Supercharger vs. Turbocharger
The terms “turbocharged” and “supercharged” have been apart of the English language since the discovery of race cars. The need for turbocharged and supercharged cars has been at an all-time high, with most manufacturers opting for turbocharged engines. And while both terms are commonly understood to mean that something is given added vitality, made more powerful or highly emotional, accelerated or boosted, most people do not understand the technologies that actually give meaning to those words. What are turbochargers and superchargers— and which one is better than that?
More Power Needs More Air
The amount of power the internal combustion engine can generate depends primarily on how much fuel it can burn and how quickly and efficiently it converts heat to mechanical force. But fuel requires air (actually air-contained oxygen) to burn, so the engine’s maximum output depends largely on how much air it can take to burn that fuel.
That is why the concept of forcing the engine to supply more air than it would normally consume, so that it can burn more fuel and produce more power. The extra intake air can be provided either by a turbocharger or a supercharger. These are both air compressors, but these functions and operate somewhat differently.
Two Forms With One Purpose
The turbocharger uses the velocity and heat energy of the hot (and expanding) exhaust gasses that run out of the engine cylinders to rotate a turbine that drives a small compressor or a propeller, which in turn returns more air to the engine. The supercharger also pumps additional air into the engine, but is instead mechanically driven by the engine via a belt that runs off the crankshaft or by an electric motor.
Pros And Cons
Each of these power-boosting systems have advantages and disadvantages, but the most obvious difference from behind the wheel is a slight delay in reacting to your right foot in a turbocharged vehicle, particularly if you drive deep into the throttle. That’s because the turbocharger needs a minute to “spool up” before providing its additional power burst — it takes a second for the exhaust heat and pressure to rise enough to turn the turbo after you push the gas pedal. It is called the “boost lag” or the “turbo lag” for obvious reasons.
A supercharger, on the other hand, has no lag; because its air pump is directly connected to the crankshaft of the engine, it is always turning and immediately reactive. The power boost it gives, and therefore the engine response you feel through the seat of your pants, increases immediately in proportion to how far you press the accelerator.

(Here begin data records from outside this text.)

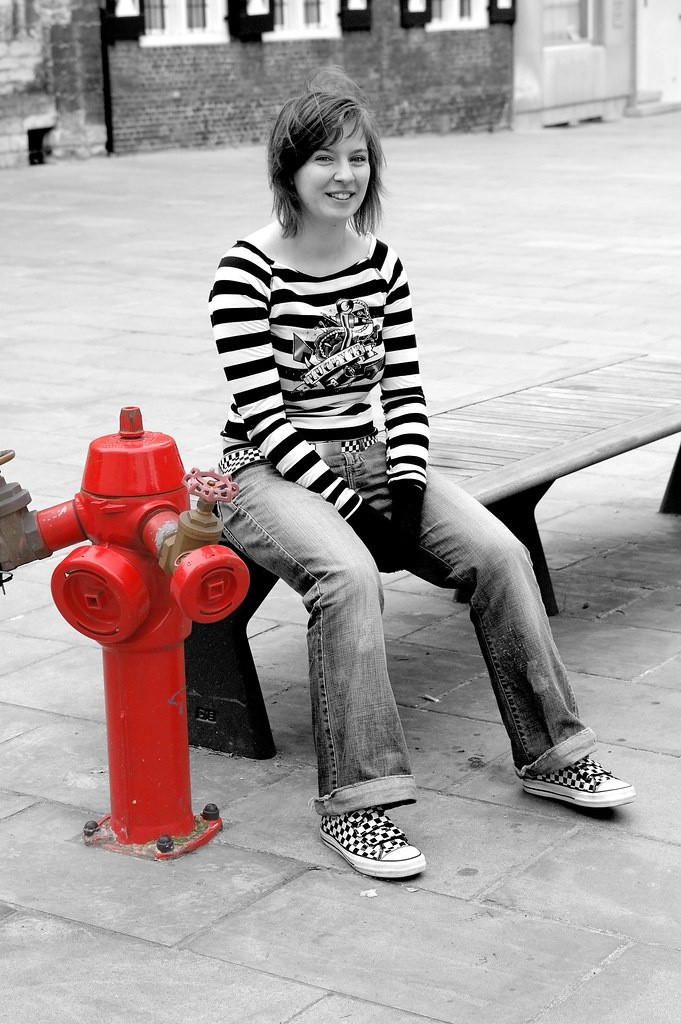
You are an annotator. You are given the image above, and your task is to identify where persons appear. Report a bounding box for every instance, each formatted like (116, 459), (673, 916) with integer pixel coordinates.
(206, 91), (637, 879)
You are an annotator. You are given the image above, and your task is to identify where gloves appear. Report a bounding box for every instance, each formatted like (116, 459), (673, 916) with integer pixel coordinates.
(388, 484), (424, 541)
(346, 502), (415, 573)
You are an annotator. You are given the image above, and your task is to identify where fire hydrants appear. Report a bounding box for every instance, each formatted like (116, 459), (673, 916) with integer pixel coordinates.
(0, 403), (251, 860)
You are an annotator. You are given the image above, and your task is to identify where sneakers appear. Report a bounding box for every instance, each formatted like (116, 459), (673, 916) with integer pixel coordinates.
(318, 808), (427, 878)
(524, 755), (637, 808)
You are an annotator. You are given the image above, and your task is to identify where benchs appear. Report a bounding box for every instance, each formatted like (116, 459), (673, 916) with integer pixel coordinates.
(183, 348), (681, 759)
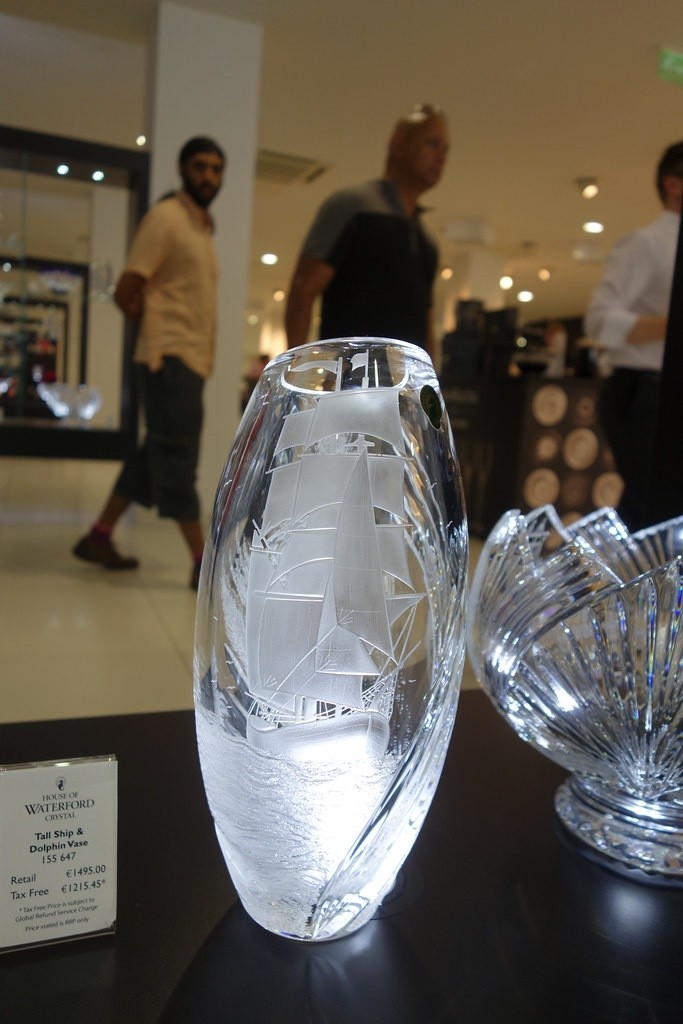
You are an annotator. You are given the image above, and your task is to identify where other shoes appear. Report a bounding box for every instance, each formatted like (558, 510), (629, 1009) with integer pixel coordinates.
(74, 532), (138, 569)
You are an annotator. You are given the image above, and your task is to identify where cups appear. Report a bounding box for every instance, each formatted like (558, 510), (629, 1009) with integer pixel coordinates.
(194, 338), (466, 941)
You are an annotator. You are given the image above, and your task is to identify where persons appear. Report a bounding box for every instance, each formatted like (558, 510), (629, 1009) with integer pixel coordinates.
(586, 141), (683, 532)
(72, 136), (226, 592)
(284, 104), (449, 354)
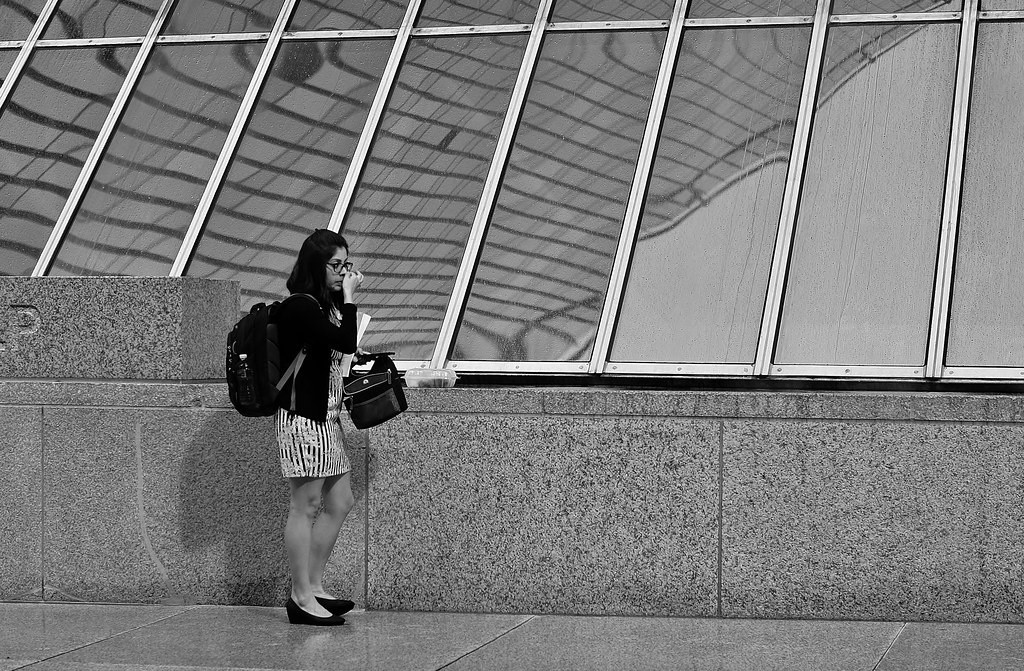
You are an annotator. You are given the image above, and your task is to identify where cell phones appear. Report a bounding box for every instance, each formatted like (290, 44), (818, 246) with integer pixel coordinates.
(356, 351), (395, 359)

While the primary drawback of the turbo is boost lag, the efficiency of the supercharger. Because the supercharger uses the engine’s own power to rotate on its own, it siphons power— more and more of it as the engine climbs. For this reason, supercharged engines tend to be less fuel efficient. Nonetheless, supercharge rules for creating mega strength with instant kick-you-in – the-back throttle response. It is used by several big-muscle machines such as the 650-hp Chevrolet Corvette Z06 and 755-horse ZR1 and Dodge’s 700-hp SRT Challenger Hellcats and Demons.
Recently, a third power-boosting alternative has come onto the market: electrical overcharging. The 2019 Mercedes-AMG CLS53 and E53 performance models offer a new, turbocharged 429-hp 3.0-liter inline-six turbo charger equipped with an electrically driven supercharger that complements the high-rpm turbocharger. The electric motor spins the compressor to provide a burst of low-rpm torque that fills the power gap normally felt as a turbo lag.
BorgWarner, the manufacturer of the system, says the electric supercharger “supplies on request until the turbocharger takes over, increases power at low engine speeds and almost removes the turbo delay.” Having driven this engine thoroughly, we can verify that it operates as advertised. It will soon be available on engines from at least two other car manufacturers.
In the meantime, we have a clear winner in this decades-long battle between power-boosting technologies— at least according to car manufacturers who have chosen turbocharging for almost all of their current power-boosted engines. But in reality, this arm-fighting match rages. The predictions are that both systems will operate side by side in the world of internal combustion engines.
The Winner Is…
Auto manufacturers have agreed that the turbocharger would prevail by a large margin. It’s not so much about energy, it’s about fuel efficiency. Federal requirements for ever-improving fuel economy, strict greenhouse gas emission regulations, and consumers ‘ demand for good fuel mileage have forced car manufacturers to use turbochargers rather than superchargers.
The turbocharger has provided the opportunity for automakers to replace a lot of V-6s with more efficient inline-fours turbocharged that provide at least equivalent power and often more throttle, while turbocharged turbo Global information company IHS Markit counts some 220 2018 models with at least one turbocharged engine compared to only 30 available with a supercharged engine.
One manufacturer, Swedish automaker Volvo, has decided not to choose between the two technologies. It currently uses both types of power boosters — a small, conventional (engine-driven) low-end turbocharger and a higher-rpm turbocharger— on some of its 2.0-liter inline fours.